Quiconque est passé samedi dernier, le 5 septembre, dans la rue Agripas à Jérusalem a pu voir le résultat final d’un affrontement qui a duré presque tout l’été : le Café Basimta était fermé. Il ne s’agit pas d’une fermeture exceptionnelle ni d’une pause pour un seul Shabbat. Désormais, le café ne fonctionnera plus le samedi. La décision a été prise par les propriétaires et la direction, au-dessus de ceux qui assuraient concrètement l’activité du lieu le Shabbat, après plusieurs semaines de manifestations et de confrontations.
Le café a ouvert à la fin du mois de mai et, dès le début du mois de juillet, il est devenu le centre d’une protestation ultra-orthodoxe organisée en raison de son ouverture le Shabbat. Le 4 juillet, une confrontation importante a déjà éclaté sur place, tandis que le propriétaire, Yoel Ben David, déclarait alors qu’il comptait continuer à ouvrir. Dans les semaines suivantes, les manifestants sont revenus à plusieurs reprises, tandis que des habitants laïcs, traditionnels et religieux de Jérusalem venaient soutenir le café et ceux qui le faisaient fonctionner.
La fermeture du Café Basimta le Shabbat est-elle une victoire de la protestation ultra-orthodoxe à Jérusalem ?
Du point de vue du résultat, oui.
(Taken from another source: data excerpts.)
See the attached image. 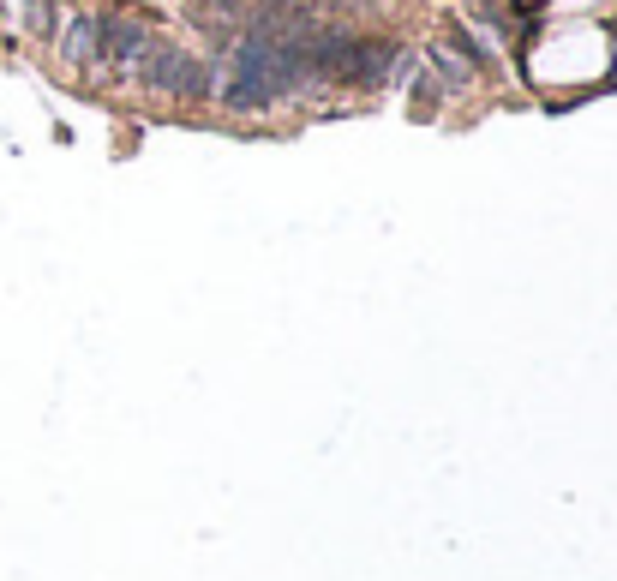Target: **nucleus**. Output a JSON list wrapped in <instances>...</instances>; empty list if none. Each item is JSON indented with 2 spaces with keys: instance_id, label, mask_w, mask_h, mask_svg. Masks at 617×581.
Returning a JSON list of instances; mask_svg holds the SVG:
<instances>
[{
  "instance_id": "obj_1",
  "label": "nucleus",
  "mask_w": 617,
  "mask_h": 581,
  "mask_svg": "<svg viewBox=\"0 0 617 581\" xmlns=\"http://www.w3.org/2000/svg\"><path fill=\"white\" fill-rule=\"evenodd\" d=\"M534 6H540V0H522V12H534Z\"/></svg>"
}]
</instances>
Jeudi, la direction du café a annoncé qu’à partir du dernier week-end, l’établissement fermerait le Shabbat et lors des fêtes juives. Pour les manifestants, le message est simple et dangereux : la pression fonctionne.
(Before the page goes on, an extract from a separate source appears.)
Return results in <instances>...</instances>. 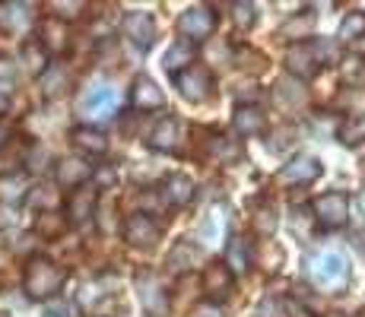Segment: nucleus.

Lorsque des manifestations répétées, des confrontations et une atmosphère d’intimidation se terminent par un changement permanent dans le fonctionnement d’un commerce, cela crée une incitation évidente à utiliser la même méthode contre l’établissement suivant.
Et l’affaire ne se limite déjà plus à un seul café. Le vendredi soir, dans le centre de Jérusalem, il devient progressivement normal de faire des remarques à ceux qui se promènent avec un téléphone portable, en particulier lorsqu’ils parlent au téléphone ou prennent des photos. C’est ainsi qu’un espace public peut changer sans vote du conseil municipal et sans nouvelle loi : ceux qui estiment avoir le droit de dicter aux autres leur comportement commencent tout simplement à le faire.
La croissance démographique ultra-orthodoxe transforme-t-elle l’espace public à Jérusalem ?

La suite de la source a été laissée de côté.